Такая жизнь была подобна фильму ужасов, средневековой «Ночи живых мертвецов» — но имелся и выход. Однажды заблудшая душа может найти тело, которое примет катарское причастие consolamentum (утешение), затем человек отринет всякий грех, и отречение будет выражено в отказе от сексуальных сношений и поедания плоти, и возвращение души на небеса, — на территорию любви, где «представления о священном были лишь замаскированы социальными представлениями», — будет гарантировано. Те, кто хотел стать parfaits (совершенными), могли получить причастие в расцвете сил, чтобы содействовать в этом credentes (верующим), которые будут ждать наступления смерти, чтобы получить его, — это означало, что до этого верующие могли жить в абсолютной свободе. Так как в конце жизни каждому могло быть даровано отпущение всех грехов, которые человек когда-либо совершил, получается, катары верили примерно в то же, о чём спустя века будут проповедовать Братья Свободного Духа, лолларды, анабаптисты и рантеры: что мужчины и женщины могут свободно грешить на протяжении жизни и «могут делать что им вздумается на этом свете». Мир был материей, он был мерзким, люди были материей и были мерзкими, но при помощи consolamentum и при возвращении человека в мир духа материя погибала. Лишь очищение было истинным, и «в ожидании великого дня», — который получившие consolamentum верующие могли приблизить посредством endura, ритуального самоубийства, доведения себя постом до смерти, — «позволено всё». Всё это было ради величайшего блага: каждая праведная смерть, несмотря на всю мерзость, оставшуюся в прошедшей жизни, предвещала день, когда трещина, раскалывавшая вселенную, будет заделана. Однажды все души, падшие с небес, вернутся домой, и на Земле не останется ничего, кроме тел без душ; когда не останется душ, тела обратятся в тлен, и это будет концом света.

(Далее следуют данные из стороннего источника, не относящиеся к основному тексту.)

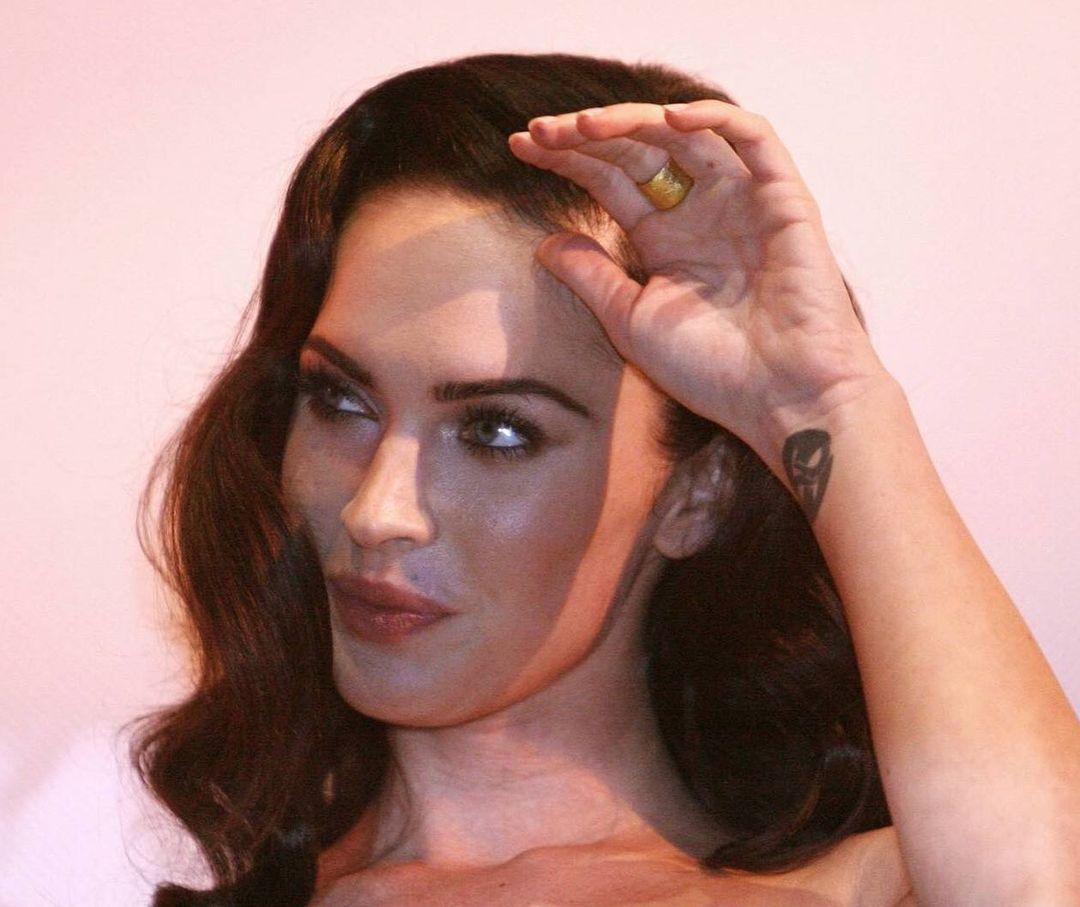 Megan-Fox-Wallpapers-Insta-Fit-Bio-6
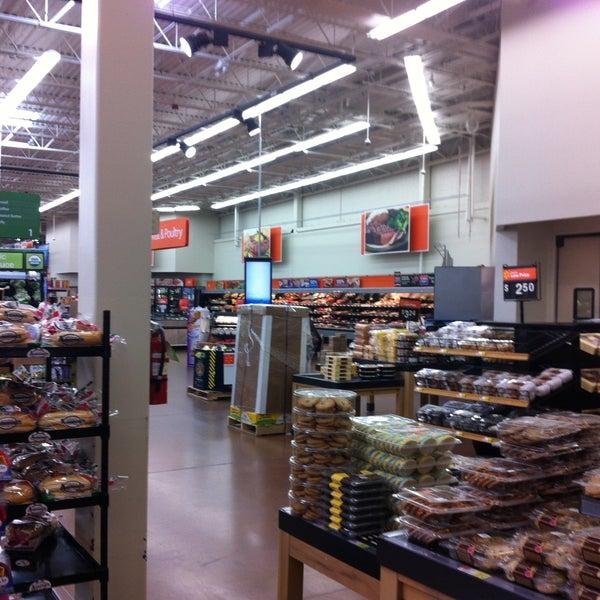 Снимок сделан в Walmart Supercenter пользователем Bill H. 5/4/2013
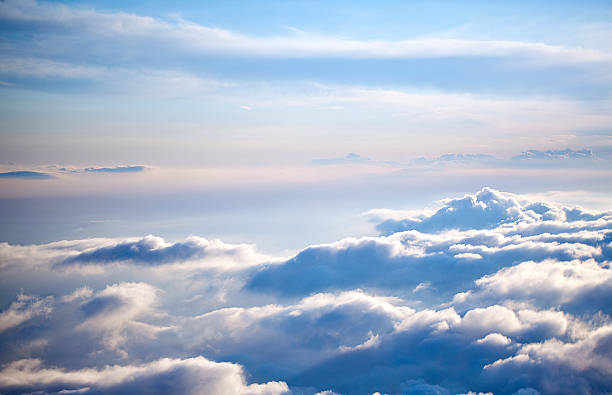 Aerial view of a cloudscape on a clear day:スマホ壁紙(壁紙.com)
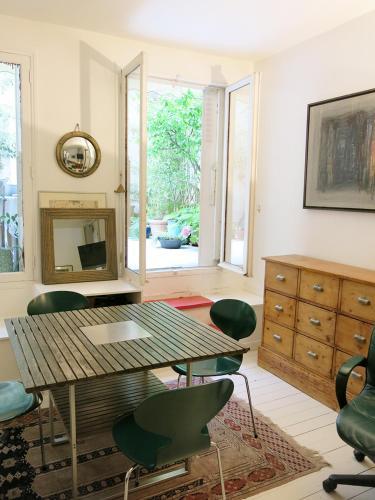 Carreau du Temple Marais : Apartment near Paris 3e Arrondissement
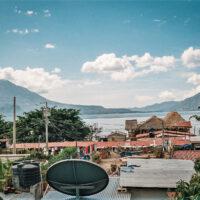 Výhled z hotelu Playa Linda, Lago de Atitlán, Panajachel, Guatemala (Mart Eslem)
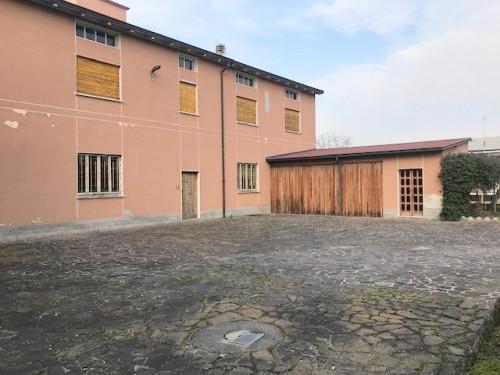Stabile / Palazzo in Vendita a Fara Gera d'Adda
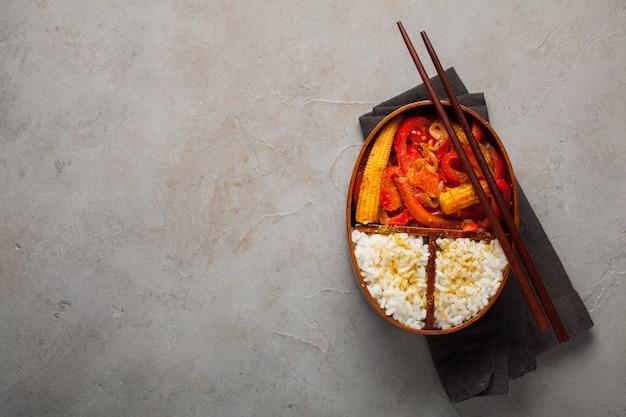 Lancheira de madeira com comida saudável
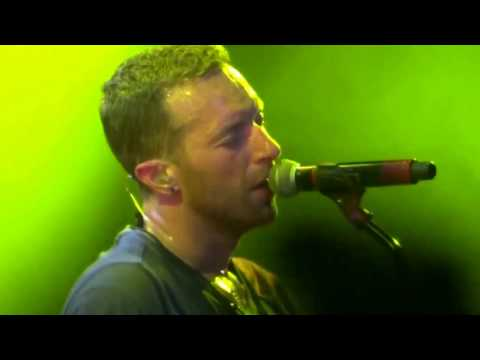 Yellow- Coldplay Abu Dhabi New Year's Eve Tour 2017 (HD QUALITY)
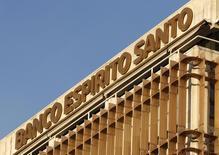 Banco Espirito Santo (BES), la première banque portugaise en pleine tourmente, a reporté de cinq jours la publication de ses résultats du premier semestre 2014, désormais fixée au 30 juillet, sans donner d'explications. /Photo d'archives/REUTERS/Jose Manuel Ribeiro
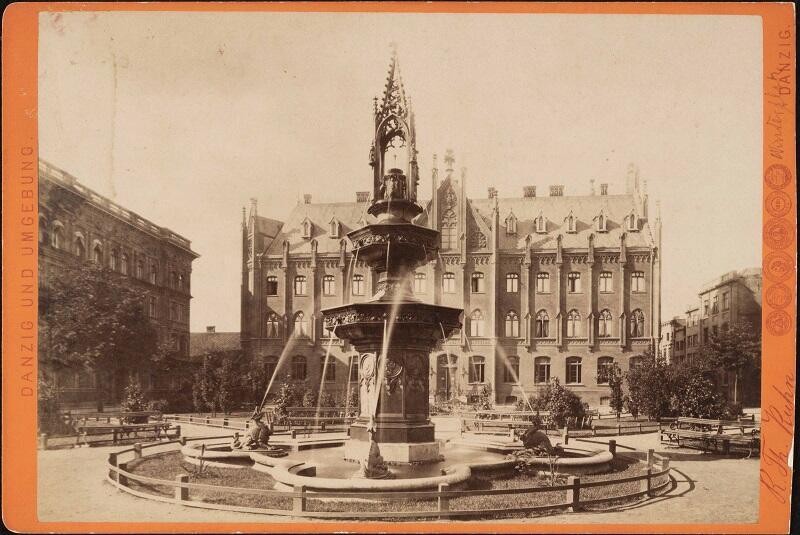 Naddyrekcja Poczty przy ul. Lastadia 2, przed nią Fontanna Wintera. Zdjęcie z 1881 r.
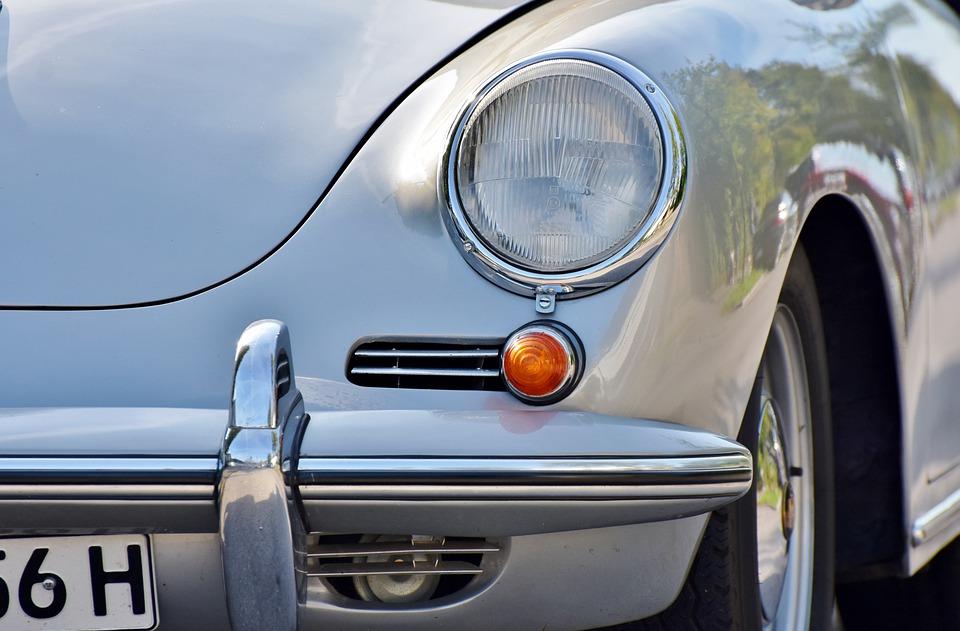 En savoirs plus sur la marque Porsches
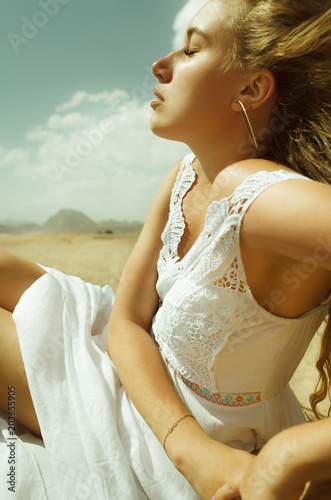 sexy blond pretty girl blinded by sun in desert of Egypt Canvas-taulu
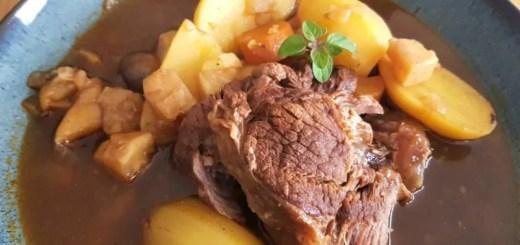 Deftiger Schmortopf mit Rindfleisch
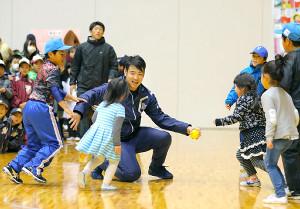 子供たちとゲーム形式の「ならびっこ野球」を楽しんだ菊池雄星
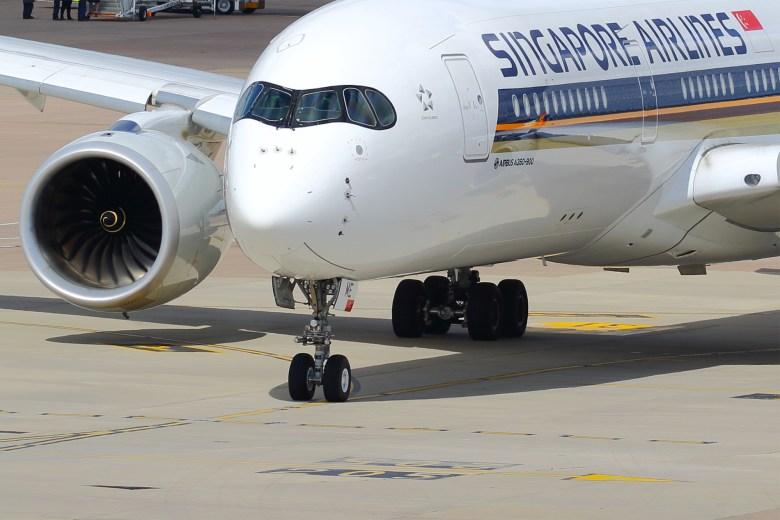 SQ A350 MAN (Transport Pixels).jpg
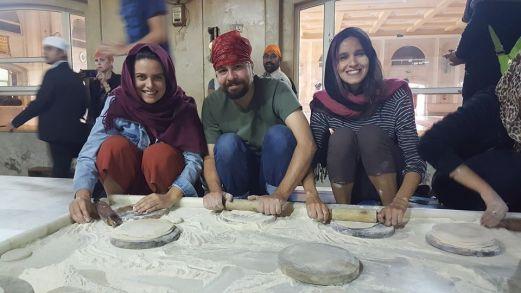 Dia de voluntariar na cozinha da Gurudwara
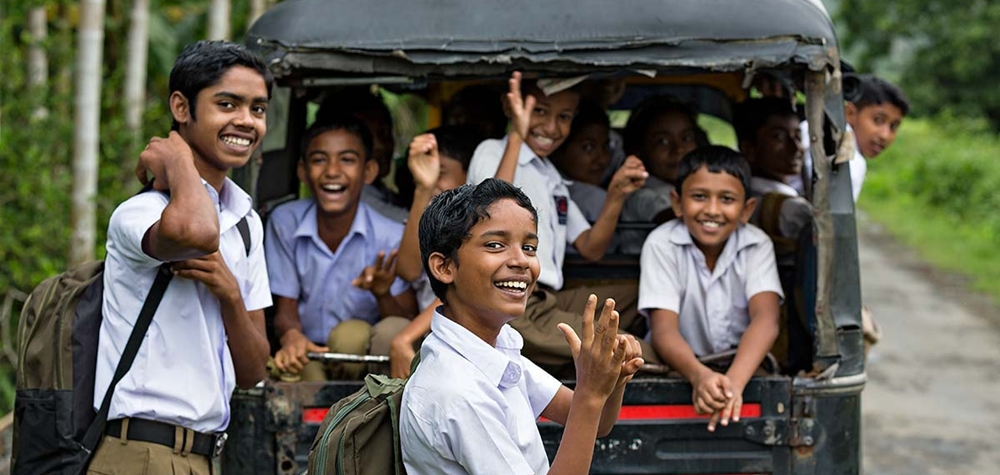 School children going in auto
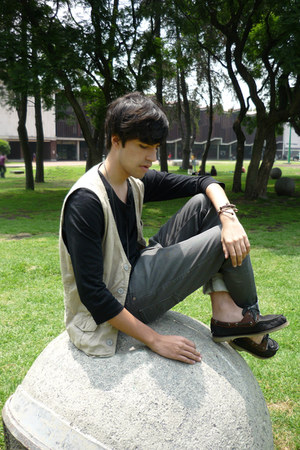pull&bear shoes - Zara jeans - pull&bear vest - Zara t-shirt - asos necklace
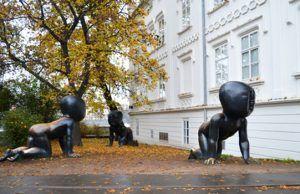 Escultura Bebes Praga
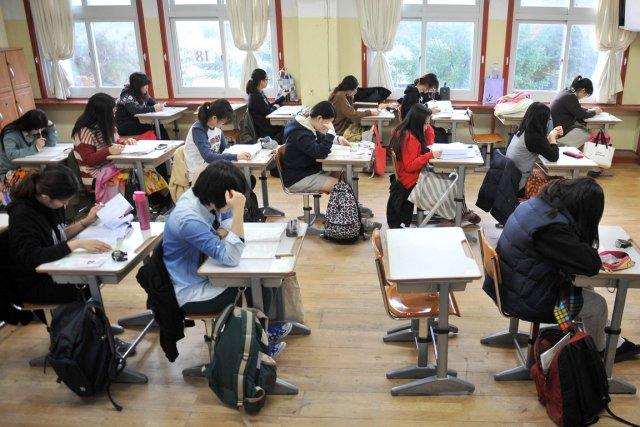 Selon une étude du ministère de l'Éducation, plus... (PHOTO JUNG YEON-JE, ARCHIVES AFP)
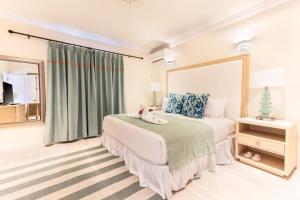 Bay Gardens Beach Resort (14 of 146)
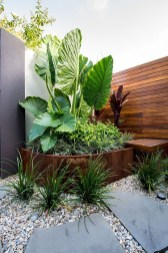 Garden Decor Modern And Glamorous For A Big House 18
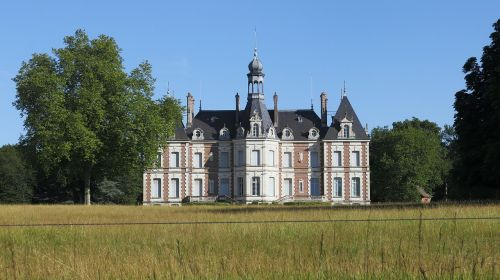 castle housing country of the loire
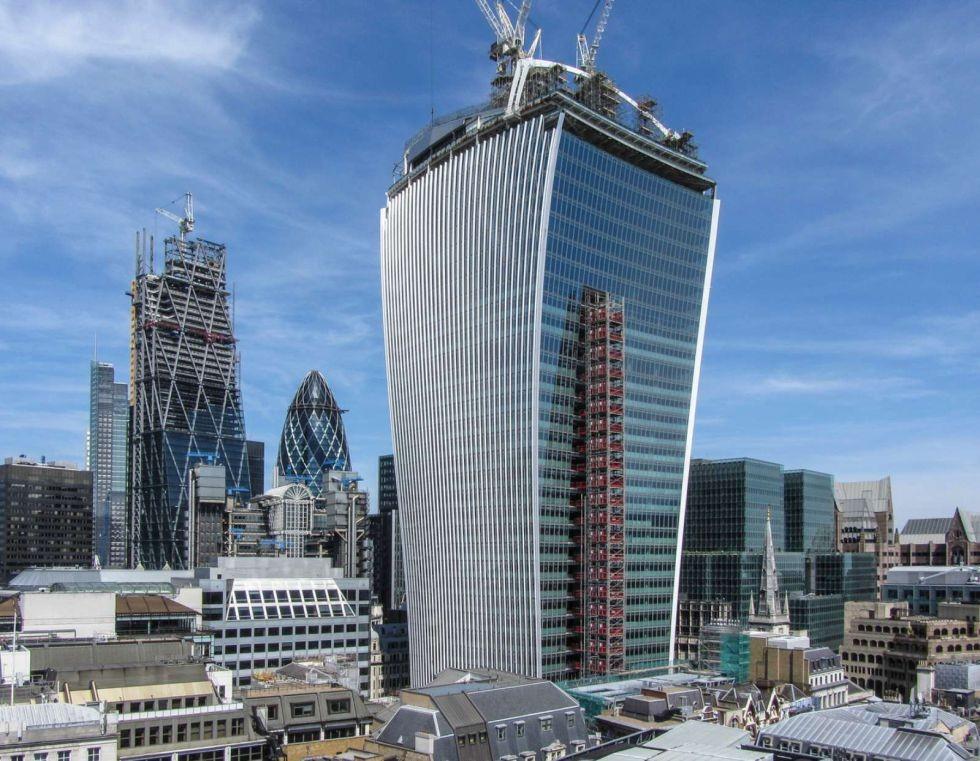 """Consecuencias de los riesgos que a veces toman los arquitectos, Torre en Londres conocida como """"Walkie Talkie"""" . Image Courtesy of El Pais"""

Таким было исходное значение самого отдалённого элемента détournement ЛИ в недельных новостях: как верили катары, а учёные впоследствии доказали, существовал абсолютный дуализм, мир материи и мир антиматерии. Но наложение антипротона на гватемальский переворот порождало новые значения. Можно увидеть, что сами катары являлись антиматерией — в философском смысле, потому что они выступали против материи; в метафизическом смысле, ведь как духи, заточённые в мире материи, они могли уничтожить мир; в историческом смысле, так как в конце концов уничтожен был не мир, а сами катары. Так же как реформы Арбенса пошли вразрез с капитализмом и независимая Гватемала сопротивлялась империи США, катары были угрозой для Рима, а Лангедок — почти независимой провинцией в пределах Французского Королевства — и поэтому с благословения папы бароны Севера предприняли Альбигойский крестовый поход, истребили катаров и установили границы этого современного государства, где теперь, в 1954 году, можно было прочитать о том, что «катары были правы». Но иронии, подобно метафорам, это речевые обороты, преобразования, перестановки — и можно подумать, что катары были правы не только насчёт формального разделения Вселенной. Если они могли олицетворить собой антиматерию, то и другим это под силу.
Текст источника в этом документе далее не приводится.